Les triomphes des « pingouins » Movistar sont-ils utiles ?
Les triomphes des « pingouins » Movistar sont nécessaires mais ils contribuent peu
C'est l'heure de la nouvelle fournée chez Movistar, ces noms que nous avons évoqués montrent la tête dans les coulisses d'El Día Menos Pensado et ils commencent à prendre les devants sous le nom de « pingouins ».
Le concept, comme on appelle cette génération de jeunes talents, prend tout son sens dans des scènes comme O Gran Camiño.
Iván Romeo est le dernier exemple de cette vigueur, un coureur qui, dans la troisième étape, a réalisé une de ces courses qui concilient le cyclisme par force brute.


Sa victoire à Padrón n'était pas seulement une question de nombre, mais d'esthétique et de détermination, en battant ses rivaux – le plus important Adam Yates – derrière Pico Muralla et en ouvrant un écart infranchissable sur un terrain plat où les poursuivants ont cédé à une puissance de roulement inadaptée à leur âge.
Ce triomphe de Roméo n'est pas un événement isolé, mais il prolonge plutôt un bon arrière-goût pour l'équipe téléphonique des terres galiciennes.
Cela s'ajoute à la précédente victoire de Carlos Canal à Barreiros, un autre de ces Penguins qui, courant à domicile, ont su gérer le sprint avec une maturité qui ne cesse de croître après un travail antérieur impeccable de Roméo lui-même.
À leurs côtés, des noms comme Pelayo Sánchez, Raúl García Pierna, Jon Barrenetxea et Javier Romo finissent de façonner ce bloc qui semble avoir perdu la peur d'assumer des responsabilités à distance.
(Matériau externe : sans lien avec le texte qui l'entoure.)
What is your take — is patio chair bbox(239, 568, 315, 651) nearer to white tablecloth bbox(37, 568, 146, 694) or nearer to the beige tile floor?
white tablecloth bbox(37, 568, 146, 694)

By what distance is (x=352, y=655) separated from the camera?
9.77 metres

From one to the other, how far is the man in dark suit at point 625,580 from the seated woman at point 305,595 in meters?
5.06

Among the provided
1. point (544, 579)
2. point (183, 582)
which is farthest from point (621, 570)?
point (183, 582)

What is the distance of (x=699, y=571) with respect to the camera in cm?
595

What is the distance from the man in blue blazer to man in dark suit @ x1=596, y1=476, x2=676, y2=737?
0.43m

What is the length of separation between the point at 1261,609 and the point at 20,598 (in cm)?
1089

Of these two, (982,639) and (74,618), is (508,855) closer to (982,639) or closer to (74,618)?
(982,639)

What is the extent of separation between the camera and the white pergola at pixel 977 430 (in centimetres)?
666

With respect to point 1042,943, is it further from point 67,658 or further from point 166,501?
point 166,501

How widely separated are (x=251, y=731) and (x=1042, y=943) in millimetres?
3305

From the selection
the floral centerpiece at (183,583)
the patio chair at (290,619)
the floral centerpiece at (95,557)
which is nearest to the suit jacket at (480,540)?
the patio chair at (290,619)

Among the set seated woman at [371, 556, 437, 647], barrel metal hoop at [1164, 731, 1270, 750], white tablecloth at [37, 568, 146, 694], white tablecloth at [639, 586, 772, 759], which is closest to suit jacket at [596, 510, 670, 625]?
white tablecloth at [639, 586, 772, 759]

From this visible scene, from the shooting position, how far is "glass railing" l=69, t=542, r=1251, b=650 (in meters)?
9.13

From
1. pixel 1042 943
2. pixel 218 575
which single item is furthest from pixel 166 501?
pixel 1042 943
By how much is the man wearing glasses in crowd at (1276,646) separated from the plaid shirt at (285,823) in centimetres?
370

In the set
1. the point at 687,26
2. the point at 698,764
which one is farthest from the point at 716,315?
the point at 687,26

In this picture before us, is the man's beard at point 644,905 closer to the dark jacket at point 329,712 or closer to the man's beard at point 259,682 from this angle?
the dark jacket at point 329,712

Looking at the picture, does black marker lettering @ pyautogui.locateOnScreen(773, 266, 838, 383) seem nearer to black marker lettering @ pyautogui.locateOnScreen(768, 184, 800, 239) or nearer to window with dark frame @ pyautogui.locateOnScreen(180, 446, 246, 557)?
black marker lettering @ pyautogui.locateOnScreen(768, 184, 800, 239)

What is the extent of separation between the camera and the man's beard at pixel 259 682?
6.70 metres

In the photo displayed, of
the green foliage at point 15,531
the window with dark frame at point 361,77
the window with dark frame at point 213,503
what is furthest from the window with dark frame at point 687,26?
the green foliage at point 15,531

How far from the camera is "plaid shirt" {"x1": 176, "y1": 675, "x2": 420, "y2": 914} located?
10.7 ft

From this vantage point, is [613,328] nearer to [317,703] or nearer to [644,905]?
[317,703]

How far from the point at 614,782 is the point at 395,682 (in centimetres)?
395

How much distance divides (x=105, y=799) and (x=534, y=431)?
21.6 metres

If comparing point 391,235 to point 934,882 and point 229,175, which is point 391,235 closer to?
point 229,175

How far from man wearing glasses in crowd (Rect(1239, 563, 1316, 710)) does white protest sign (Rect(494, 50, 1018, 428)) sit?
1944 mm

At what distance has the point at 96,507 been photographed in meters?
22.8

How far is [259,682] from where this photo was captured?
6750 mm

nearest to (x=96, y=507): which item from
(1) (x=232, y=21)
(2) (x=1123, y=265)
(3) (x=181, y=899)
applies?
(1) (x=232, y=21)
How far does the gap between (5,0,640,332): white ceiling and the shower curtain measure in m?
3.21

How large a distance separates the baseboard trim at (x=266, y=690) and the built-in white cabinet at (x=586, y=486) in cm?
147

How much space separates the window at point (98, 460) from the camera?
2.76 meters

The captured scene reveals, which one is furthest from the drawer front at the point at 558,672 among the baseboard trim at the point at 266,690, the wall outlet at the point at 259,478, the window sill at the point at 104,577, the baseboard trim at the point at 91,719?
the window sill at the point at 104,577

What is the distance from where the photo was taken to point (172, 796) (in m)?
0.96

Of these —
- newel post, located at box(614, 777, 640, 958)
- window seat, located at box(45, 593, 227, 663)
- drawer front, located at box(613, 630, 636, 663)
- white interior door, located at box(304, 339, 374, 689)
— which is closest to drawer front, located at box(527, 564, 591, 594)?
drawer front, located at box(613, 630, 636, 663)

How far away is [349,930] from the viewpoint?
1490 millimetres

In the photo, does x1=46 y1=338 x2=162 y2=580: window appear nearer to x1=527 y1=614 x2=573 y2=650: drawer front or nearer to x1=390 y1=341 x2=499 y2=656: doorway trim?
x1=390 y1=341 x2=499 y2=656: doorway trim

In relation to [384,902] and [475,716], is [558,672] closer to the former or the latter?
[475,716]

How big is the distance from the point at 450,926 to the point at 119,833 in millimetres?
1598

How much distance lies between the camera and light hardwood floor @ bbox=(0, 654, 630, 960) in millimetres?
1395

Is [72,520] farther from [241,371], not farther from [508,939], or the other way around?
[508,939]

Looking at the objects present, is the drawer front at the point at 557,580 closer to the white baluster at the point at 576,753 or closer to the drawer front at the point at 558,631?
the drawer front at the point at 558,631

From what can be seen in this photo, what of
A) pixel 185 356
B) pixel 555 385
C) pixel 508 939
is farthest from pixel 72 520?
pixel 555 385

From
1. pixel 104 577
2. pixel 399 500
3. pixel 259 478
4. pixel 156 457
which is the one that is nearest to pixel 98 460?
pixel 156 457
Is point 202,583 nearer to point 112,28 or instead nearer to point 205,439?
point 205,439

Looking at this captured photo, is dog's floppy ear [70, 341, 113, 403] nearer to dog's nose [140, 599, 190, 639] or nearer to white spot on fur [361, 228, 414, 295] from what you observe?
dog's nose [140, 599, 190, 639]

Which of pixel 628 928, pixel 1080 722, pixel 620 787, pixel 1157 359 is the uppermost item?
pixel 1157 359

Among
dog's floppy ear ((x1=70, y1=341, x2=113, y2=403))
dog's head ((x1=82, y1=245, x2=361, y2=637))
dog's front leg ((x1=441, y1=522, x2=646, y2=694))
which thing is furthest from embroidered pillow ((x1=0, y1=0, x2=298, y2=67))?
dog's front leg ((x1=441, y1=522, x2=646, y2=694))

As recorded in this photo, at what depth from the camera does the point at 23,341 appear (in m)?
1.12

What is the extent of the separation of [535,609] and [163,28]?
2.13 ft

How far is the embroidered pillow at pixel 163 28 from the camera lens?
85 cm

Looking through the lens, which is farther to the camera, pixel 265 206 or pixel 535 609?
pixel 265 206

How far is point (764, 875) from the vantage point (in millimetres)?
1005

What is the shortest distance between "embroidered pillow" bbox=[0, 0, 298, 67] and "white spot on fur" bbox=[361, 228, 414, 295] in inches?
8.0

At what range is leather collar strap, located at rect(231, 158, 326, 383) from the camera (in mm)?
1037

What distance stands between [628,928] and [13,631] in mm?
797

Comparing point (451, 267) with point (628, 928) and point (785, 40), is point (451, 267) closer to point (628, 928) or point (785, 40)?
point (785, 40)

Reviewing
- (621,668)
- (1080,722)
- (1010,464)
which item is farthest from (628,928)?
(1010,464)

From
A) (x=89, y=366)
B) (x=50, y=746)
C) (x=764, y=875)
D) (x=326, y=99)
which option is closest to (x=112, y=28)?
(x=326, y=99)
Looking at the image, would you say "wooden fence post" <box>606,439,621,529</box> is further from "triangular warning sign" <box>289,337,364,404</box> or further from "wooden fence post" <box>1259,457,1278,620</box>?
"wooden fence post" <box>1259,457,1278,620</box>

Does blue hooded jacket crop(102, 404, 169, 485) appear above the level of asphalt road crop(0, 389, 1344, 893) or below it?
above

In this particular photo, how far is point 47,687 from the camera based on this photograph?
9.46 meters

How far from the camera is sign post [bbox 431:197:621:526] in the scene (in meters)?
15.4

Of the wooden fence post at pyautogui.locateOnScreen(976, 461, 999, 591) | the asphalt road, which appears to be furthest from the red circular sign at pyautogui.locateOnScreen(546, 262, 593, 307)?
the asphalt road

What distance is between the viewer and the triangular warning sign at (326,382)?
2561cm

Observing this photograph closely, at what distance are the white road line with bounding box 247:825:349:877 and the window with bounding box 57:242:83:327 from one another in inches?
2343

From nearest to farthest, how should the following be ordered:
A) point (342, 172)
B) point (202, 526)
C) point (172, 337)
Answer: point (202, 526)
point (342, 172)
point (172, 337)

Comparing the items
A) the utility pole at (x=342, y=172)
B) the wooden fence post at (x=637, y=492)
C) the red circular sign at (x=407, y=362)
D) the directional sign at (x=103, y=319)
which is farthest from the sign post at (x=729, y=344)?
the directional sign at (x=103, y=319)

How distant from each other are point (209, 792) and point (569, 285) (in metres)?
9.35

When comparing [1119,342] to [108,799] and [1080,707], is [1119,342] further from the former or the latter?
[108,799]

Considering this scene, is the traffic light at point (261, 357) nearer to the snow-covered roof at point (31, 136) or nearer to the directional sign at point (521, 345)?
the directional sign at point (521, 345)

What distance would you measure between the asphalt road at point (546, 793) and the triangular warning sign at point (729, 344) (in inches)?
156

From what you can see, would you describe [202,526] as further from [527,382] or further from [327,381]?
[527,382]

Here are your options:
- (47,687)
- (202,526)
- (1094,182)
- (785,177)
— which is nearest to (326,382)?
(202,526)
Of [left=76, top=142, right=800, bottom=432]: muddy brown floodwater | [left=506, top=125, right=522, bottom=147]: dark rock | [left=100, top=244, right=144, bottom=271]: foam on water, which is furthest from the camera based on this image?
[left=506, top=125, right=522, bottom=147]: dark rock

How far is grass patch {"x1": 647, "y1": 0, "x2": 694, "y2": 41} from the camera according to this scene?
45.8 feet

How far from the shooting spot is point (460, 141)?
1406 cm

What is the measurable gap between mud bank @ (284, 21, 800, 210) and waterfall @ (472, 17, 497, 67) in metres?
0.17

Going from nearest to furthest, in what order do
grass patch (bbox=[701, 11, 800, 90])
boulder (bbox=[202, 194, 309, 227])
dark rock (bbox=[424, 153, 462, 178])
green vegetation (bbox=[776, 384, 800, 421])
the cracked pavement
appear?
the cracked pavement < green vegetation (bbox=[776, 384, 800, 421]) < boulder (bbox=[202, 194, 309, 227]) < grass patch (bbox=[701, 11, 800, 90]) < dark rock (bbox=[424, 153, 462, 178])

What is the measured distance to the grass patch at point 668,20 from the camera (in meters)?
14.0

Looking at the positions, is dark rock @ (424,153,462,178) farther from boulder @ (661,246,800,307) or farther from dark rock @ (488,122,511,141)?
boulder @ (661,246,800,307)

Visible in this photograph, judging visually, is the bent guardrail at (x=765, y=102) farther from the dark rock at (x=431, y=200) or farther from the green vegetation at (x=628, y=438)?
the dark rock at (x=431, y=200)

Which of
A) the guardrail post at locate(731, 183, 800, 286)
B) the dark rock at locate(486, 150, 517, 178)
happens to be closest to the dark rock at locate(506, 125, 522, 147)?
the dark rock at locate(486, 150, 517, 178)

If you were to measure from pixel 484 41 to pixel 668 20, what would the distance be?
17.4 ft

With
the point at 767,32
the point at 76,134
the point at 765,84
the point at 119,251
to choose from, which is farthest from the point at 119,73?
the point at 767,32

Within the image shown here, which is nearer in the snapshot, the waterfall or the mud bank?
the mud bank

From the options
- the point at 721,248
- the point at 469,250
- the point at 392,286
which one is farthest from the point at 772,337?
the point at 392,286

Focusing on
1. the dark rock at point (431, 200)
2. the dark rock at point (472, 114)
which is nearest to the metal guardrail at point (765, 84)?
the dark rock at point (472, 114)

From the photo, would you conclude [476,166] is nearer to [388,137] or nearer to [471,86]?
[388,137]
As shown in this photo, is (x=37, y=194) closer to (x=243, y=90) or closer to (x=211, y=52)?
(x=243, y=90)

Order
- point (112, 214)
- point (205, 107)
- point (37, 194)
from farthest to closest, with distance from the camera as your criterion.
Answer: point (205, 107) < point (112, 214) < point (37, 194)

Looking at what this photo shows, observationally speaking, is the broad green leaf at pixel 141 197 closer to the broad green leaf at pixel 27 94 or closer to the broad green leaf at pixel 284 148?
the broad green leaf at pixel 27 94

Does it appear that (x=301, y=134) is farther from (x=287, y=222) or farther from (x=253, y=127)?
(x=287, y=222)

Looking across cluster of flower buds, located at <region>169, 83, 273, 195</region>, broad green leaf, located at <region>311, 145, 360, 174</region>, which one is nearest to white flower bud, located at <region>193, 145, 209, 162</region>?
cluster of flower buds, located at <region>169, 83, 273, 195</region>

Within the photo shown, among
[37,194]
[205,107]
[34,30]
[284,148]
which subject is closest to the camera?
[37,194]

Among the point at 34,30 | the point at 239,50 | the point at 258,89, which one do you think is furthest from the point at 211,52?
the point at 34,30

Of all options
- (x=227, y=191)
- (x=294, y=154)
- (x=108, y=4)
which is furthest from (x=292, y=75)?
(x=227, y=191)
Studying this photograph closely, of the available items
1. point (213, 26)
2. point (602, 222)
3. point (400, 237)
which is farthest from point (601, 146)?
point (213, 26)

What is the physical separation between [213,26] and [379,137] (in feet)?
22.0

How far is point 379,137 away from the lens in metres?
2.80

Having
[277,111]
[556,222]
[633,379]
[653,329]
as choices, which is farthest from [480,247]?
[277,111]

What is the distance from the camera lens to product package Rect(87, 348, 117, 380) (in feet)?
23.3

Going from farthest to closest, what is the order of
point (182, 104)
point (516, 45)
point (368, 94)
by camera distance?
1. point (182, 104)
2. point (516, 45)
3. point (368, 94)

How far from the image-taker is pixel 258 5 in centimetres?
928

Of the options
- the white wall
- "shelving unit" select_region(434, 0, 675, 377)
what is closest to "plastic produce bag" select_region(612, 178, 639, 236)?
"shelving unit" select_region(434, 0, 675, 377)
Voyons d'ailleurs si la chance, les facteurs et l'environnement convergent pour que Javi Romo franchisse le pas.
C'est la confirmation d'un talent qui couve mais qui sait déjà ce que signifie frapper avec autorité sur le calendrier national, démontrant qu'il existe une garde-robe au-delà des leaders théoriques et que le sang neuf pousse fortement.
Pourtant, derrière l’éclat du podium et l’effervescence des succès partiels, se cache une réalité structurelle qu’on ne peut ignorer.
Movistar célèbre ces éclairs, mais la comptabilité mondiale ne comprend pas le romantisme.
Chente García Acosta l'a avoué avec une transparence qui fait peur, car il semble qu'il vient de découvrir comment tout cela fonctionne, il y a quelques jours avec ses amis de A Cola de Pelotón et A Pie de Puerto : l'équipe doit impérativement ajouter aux classiques.
C'est dans ce cadre, entre pavés, adrénaline et murs, que se répartit le butin des points qui garantit véritablement la survie et le statut dans l'élite mondiale.
Peu importe à quoi ressemblent les victoires en Galice, Valence, Dauphiné ou Down Under, peu importe à quel point elles sont partielles en mérite, le système de notation de l'UCI nous oblige à nous tourner vers les courses d'un jour.
Cela vous plaira peut-être plus ou moins, vous pouvez débattre pour savoir si cette méthode récompense équitablement le spectacle, mais c'est le plateau sur lequel tout le monde joue.
Il n’y a pas de place pour les conjectures ou les demi-mesures.
Le système est le même pour tous les membres du World Tour et veut que la gloire d'une étape s'accompagne d'une présence solide dans les grandes épreuves d'une journée si l'on ne veut pas vivre dans l'eau jusqu'au cou.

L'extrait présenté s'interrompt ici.